Thursday, November 3, 2011

Pro bono

It's a term used generally to describe services rendered for the public good voluntarily, without payment.  I've tried over the years to offer pro bono services in areas where various areas of my expertise could be put to work.  For some years, my technology background came in handy as a board member at NPower Seattle, which offers technology training to non profit organizations.

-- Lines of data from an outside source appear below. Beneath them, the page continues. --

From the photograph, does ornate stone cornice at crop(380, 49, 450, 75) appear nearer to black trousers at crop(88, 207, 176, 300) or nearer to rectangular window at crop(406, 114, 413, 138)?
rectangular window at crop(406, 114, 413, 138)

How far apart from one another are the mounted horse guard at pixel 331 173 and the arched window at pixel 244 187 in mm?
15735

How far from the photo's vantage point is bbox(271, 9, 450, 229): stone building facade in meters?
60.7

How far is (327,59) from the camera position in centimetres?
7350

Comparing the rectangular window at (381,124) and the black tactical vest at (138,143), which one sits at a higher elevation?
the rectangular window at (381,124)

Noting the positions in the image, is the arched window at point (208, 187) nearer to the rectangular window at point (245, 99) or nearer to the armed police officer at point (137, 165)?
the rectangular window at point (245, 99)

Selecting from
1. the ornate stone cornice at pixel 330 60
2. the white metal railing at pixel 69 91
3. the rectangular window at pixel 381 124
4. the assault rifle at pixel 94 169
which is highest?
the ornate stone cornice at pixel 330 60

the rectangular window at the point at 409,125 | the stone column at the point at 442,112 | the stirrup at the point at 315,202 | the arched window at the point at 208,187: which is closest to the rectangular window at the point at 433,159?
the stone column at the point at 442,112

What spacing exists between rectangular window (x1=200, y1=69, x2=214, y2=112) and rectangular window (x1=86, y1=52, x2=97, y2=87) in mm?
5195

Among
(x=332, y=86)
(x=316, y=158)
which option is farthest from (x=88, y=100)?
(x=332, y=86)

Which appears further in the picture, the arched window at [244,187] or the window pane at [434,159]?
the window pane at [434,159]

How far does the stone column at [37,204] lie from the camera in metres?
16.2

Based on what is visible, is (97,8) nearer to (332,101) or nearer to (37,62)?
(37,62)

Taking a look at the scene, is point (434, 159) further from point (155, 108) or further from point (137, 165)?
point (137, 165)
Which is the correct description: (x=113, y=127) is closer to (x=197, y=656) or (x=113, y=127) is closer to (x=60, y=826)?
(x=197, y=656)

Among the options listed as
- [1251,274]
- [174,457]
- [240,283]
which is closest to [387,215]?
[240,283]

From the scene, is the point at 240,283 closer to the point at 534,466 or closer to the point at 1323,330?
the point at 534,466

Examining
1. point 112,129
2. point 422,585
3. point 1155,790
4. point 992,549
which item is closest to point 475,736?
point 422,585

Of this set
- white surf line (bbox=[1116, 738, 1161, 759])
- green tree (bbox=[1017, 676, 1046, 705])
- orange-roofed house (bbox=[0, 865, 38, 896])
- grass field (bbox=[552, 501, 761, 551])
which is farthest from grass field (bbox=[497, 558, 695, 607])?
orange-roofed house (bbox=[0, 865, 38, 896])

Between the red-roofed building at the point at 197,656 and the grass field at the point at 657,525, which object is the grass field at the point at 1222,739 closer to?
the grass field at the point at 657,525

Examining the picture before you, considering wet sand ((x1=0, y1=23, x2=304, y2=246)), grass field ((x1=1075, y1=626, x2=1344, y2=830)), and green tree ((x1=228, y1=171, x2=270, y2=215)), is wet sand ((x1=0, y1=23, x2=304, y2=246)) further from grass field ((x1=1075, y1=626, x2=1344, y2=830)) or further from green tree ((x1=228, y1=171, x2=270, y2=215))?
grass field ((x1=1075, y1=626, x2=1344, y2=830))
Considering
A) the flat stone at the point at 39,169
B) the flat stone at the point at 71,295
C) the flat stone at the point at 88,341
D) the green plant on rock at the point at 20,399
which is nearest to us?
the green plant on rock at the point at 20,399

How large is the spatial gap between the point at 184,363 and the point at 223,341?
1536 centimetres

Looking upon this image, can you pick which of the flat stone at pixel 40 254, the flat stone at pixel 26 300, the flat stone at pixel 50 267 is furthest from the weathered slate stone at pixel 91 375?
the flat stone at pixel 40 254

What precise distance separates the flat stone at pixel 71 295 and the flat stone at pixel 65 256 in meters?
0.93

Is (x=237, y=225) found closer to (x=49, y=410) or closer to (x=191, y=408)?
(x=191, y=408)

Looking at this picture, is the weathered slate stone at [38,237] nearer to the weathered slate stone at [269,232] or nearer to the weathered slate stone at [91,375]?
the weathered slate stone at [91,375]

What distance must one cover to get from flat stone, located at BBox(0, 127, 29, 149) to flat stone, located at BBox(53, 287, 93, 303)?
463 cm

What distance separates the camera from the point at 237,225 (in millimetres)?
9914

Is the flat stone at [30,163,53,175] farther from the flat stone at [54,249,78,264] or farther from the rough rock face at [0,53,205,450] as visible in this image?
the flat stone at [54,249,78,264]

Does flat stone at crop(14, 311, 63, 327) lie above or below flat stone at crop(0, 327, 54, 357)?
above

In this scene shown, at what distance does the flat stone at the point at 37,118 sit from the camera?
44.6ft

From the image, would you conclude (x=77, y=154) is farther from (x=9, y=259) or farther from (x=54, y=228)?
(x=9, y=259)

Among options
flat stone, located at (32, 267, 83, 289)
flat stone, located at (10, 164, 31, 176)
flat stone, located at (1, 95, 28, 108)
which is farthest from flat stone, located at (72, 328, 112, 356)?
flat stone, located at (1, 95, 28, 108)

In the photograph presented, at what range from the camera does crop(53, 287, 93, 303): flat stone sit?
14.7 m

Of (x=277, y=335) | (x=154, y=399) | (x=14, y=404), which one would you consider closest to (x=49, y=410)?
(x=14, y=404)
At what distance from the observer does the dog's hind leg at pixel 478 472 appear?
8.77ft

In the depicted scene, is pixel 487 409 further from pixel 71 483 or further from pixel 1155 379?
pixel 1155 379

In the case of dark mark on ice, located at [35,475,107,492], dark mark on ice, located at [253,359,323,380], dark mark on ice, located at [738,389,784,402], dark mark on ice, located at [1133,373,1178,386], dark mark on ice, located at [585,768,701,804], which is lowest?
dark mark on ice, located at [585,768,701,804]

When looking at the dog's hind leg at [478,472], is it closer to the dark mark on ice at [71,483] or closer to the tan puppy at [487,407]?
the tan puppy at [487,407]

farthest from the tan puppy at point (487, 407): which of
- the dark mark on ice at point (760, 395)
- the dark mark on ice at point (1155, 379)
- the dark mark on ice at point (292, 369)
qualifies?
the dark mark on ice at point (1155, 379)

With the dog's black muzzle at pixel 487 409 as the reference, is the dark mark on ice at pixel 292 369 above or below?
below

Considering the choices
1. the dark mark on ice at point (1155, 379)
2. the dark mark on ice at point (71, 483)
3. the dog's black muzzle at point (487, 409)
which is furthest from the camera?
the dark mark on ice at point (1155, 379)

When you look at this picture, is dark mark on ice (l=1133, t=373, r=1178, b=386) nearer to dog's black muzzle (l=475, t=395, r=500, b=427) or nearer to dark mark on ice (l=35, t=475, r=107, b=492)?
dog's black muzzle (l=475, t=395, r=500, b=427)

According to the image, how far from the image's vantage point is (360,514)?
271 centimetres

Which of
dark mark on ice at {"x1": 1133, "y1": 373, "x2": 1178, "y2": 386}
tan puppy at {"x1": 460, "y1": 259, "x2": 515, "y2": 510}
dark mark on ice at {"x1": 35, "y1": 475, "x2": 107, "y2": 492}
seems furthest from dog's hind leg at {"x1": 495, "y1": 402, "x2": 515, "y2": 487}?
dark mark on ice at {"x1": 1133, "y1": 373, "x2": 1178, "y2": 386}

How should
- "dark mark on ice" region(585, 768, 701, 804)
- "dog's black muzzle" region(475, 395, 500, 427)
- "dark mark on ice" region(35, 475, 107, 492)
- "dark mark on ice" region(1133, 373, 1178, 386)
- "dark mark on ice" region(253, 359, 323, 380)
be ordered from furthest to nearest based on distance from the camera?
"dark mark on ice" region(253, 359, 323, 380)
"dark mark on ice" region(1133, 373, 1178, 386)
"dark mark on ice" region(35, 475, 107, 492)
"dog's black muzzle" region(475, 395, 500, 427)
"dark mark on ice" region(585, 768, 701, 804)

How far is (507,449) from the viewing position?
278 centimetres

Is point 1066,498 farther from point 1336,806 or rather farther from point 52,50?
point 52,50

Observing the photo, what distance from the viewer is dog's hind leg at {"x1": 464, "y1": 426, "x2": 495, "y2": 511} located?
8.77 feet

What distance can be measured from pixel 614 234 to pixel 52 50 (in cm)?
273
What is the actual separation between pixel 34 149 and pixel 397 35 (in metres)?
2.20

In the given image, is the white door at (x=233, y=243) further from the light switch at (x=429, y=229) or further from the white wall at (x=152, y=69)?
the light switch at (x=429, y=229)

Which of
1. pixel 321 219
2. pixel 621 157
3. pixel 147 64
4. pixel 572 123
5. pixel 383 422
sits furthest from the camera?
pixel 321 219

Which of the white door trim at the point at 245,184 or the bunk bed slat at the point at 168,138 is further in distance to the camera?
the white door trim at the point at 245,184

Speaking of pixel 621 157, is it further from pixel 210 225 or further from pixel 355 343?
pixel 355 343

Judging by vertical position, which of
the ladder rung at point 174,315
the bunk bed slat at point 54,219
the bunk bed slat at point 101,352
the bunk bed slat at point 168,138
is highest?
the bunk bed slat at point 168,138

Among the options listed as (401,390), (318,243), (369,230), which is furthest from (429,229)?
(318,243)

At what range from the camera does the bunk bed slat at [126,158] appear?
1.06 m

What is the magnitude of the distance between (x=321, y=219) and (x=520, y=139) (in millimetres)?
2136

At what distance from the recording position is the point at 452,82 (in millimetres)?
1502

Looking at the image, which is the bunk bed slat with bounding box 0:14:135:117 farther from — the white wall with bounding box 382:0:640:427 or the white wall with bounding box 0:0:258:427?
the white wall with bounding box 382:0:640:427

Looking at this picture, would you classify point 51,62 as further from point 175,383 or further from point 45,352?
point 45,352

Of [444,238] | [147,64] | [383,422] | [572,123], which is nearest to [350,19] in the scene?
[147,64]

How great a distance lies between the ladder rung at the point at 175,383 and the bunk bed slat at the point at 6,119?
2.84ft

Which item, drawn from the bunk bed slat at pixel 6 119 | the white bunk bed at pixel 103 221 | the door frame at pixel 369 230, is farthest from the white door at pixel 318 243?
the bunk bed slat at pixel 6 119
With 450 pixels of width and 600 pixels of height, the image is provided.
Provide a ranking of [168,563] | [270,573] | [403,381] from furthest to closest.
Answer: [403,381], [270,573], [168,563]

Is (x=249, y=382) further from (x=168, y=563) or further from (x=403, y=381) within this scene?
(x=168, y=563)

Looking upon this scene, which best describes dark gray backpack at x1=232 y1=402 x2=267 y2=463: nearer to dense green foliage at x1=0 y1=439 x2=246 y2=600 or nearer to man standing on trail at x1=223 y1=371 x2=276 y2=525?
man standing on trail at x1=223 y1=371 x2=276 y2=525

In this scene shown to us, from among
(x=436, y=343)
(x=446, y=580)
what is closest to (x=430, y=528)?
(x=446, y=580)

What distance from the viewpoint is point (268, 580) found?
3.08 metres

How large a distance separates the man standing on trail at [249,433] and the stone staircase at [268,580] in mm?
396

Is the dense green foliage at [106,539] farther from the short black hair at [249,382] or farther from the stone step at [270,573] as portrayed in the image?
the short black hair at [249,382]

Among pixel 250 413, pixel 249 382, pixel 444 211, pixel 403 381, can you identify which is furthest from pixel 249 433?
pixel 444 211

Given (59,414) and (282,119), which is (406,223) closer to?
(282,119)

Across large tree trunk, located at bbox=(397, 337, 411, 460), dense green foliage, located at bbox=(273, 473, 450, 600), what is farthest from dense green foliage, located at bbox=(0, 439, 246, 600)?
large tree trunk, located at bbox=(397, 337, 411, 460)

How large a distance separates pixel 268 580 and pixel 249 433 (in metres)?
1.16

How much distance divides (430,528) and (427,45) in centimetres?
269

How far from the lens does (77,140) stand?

I drew upon my liberal arts background as a member of the Washington Commission for the Humanities.  At the Seattle Public Library Foundation, I use my leadership experience as well as those two areas in the decisions we make as a board of directors.

I agreed this summer to step in on an interim basis and lead the Washington State financial services coalition that I helped found in 2003 so that we could develop the next generation of leaders.  My agreement was contingent upon having a co-chair presently in the industry, and I was lucky enough to recruit Shelby Edwards.

I also agreed to help lead our neighborhood disaster preparedness team to increase the number of families participating.  There are 300+ homes and 17 coordinators for our neighborhood.   Being part of this effort helped me better describe in Advice From A Risk Detective how neighborhoods anywhere can organize themselves.

Don't wait until you retire.  Make time for a cause you care about now, and work it into your schedule.  As is the case with most pro bono efforts, you'll get back more than you give.